Она окинула взглядом комнату. Круглый столик перед камином был завален газетами.

— Я уверена, — в отчаянии проговорила Норина, — что вам понравится, как я читаю газеты. Я буду читать сначала только заголовки, и вы сможете выбирать только то, что вас интересует, а потом я буду читать сами статьи.

— Вы уходите от прямого ответа, — сказал маркиз, — но вы уже сумели подогреть мое любопытство. А так как я ничего не вижу, мне ничего другого не остается, как воспользоваться собственной проницательностью, или, если хотите, «шестым чувством».

— Ну что ж, это могло бы стать для вас неплохим развлечением, — сказала Норина, — но, боюсь, вы будете разочарованы, добравшись до истины!

— Не думаю, — ответил маркиз.

Норина тем временем стала разбирать газеты и начала читать маркизу заголовки. Ее сомнения рассеялись — стало очевидно, что маркиз обязательно возьмет ее с собой во Францию.


На следующий день ранним утром маркиз и Норина покинули Лондон. Норина опустила на лицо черную вуаль, опасаясь встретить на вокзале кого-нибудь из знакомых. То же самое она сделала, как только они прибыли в Дувр.

На борт корабля маркиза сопровождал Жан и агент из бюро путешествий. Один вез багаж, другой толкал инвалидное кресло, в котором расположился маркиз, одетый в широкое пальто с поднятым воротником, закрывавшим нижнюю часть лица. Шляпа с широкими опущенными полями скрывала от посторонних глаз черную повязку.

Норина, скромно потупив взор, шла позади этой процессии, пребывая в полной уверенности, что никому нет дела до человека неопределенного возраста в инвалидной коляске. Казалось, все спешили поскорее подняться на борт парохода и занять лучшие места.

Она была приятно удивлена, обнаружив приготовленную специально для нее маленькую каюту. Маркиз расположился по соседству. Всего же на корабле были только три отдельные каюты.

Дул сильный ветер, и их корабль еще в порту сильно качало.

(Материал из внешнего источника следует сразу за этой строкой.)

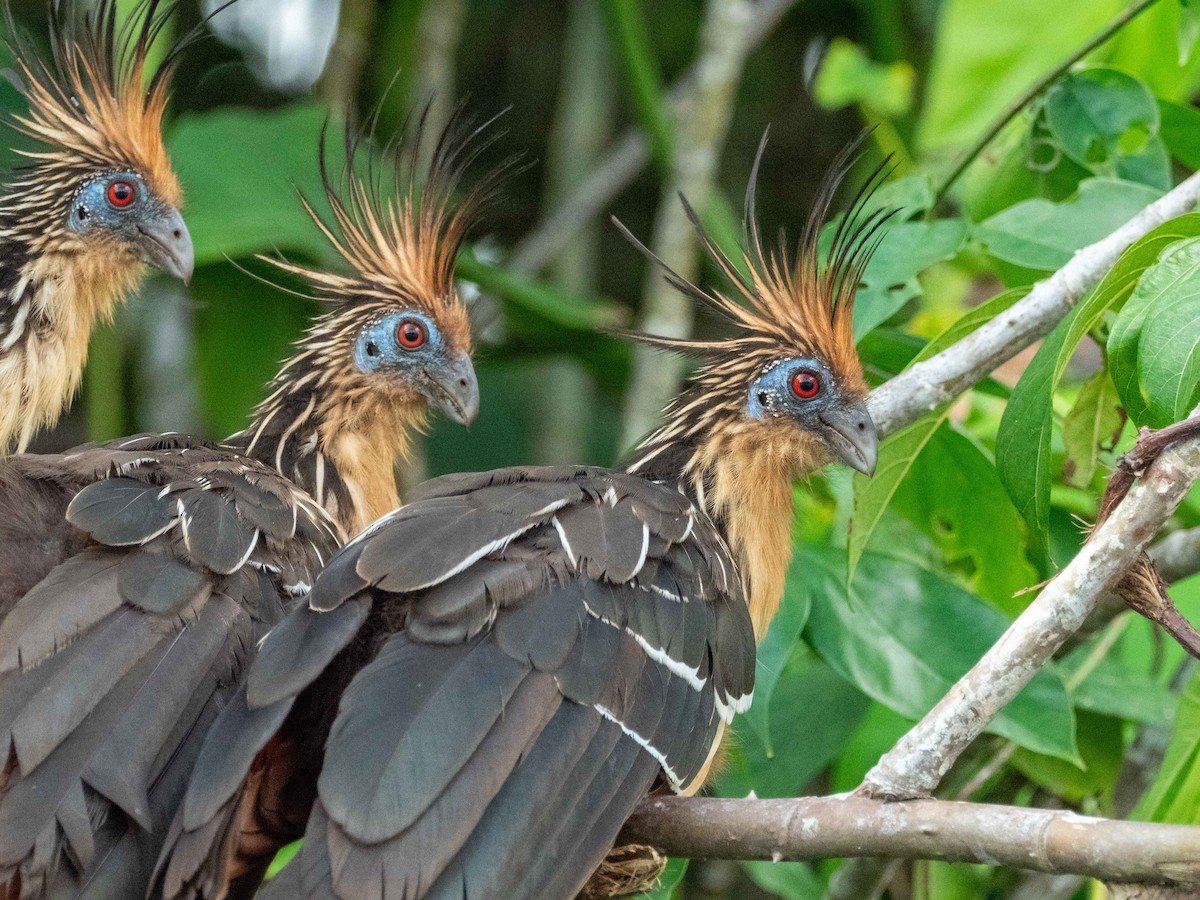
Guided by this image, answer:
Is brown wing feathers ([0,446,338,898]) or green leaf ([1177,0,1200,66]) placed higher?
green leaf ([1177,0,1200,66])

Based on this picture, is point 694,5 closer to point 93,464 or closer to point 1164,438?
point 93,464

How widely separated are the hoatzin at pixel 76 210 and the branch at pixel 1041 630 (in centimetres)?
210

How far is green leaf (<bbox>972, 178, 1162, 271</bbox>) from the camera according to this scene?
2.99 m

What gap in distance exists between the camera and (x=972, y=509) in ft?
10.5

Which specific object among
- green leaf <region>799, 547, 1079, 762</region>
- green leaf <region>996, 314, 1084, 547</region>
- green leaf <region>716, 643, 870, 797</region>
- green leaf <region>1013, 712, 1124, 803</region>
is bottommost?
green leaf <region>716, 643, 870, 797</region>

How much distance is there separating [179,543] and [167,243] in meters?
1.05

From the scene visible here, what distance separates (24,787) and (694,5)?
5.24 metres

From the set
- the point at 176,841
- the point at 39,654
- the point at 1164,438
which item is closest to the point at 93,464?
the point at 39,654

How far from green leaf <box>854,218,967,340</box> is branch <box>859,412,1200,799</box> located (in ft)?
3.63

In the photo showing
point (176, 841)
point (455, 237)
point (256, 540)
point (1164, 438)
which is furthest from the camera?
point (455, 237)

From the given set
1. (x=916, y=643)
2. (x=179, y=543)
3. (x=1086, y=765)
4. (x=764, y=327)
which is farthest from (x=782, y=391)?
(x=179, y=543)

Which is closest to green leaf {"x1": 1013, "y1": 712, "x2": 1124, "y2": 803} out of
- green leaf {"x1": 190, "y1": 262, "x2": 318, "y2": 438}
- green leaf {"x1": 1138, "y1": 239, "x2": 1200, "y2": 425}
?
green leaf {"x1": 1138, "y1": 239, "x2": 1200, "y2": 425}

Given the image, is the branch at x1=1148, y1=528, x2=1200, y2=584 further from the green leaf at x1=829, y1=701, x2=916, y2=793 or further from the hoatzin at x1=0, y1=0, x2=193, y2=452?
the hoatzin at x1=0, y1=0, x2=193, y2=452

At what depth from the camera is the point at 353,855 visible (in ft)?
6.84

Норина боялась морской болезни и решила сразу же лечь на диван и не двигаться, тем более что в открытом море волны разыгрались не на шутку.

Она сняла шляпу и, поразмыслив немного, решила снять и парик. Он слишком сильно сдавливал ей голову, и у нее начиналась от этого мигрень. Она лежала, ожидая приступа морской болезни, и неожиданно для себя заснула крепким и спокойным сном.


Ее разбудил голос агента, который громко говорил за дверью:

— Мадам, мы входим в порт, через несколько минут мы выйдем на набережную.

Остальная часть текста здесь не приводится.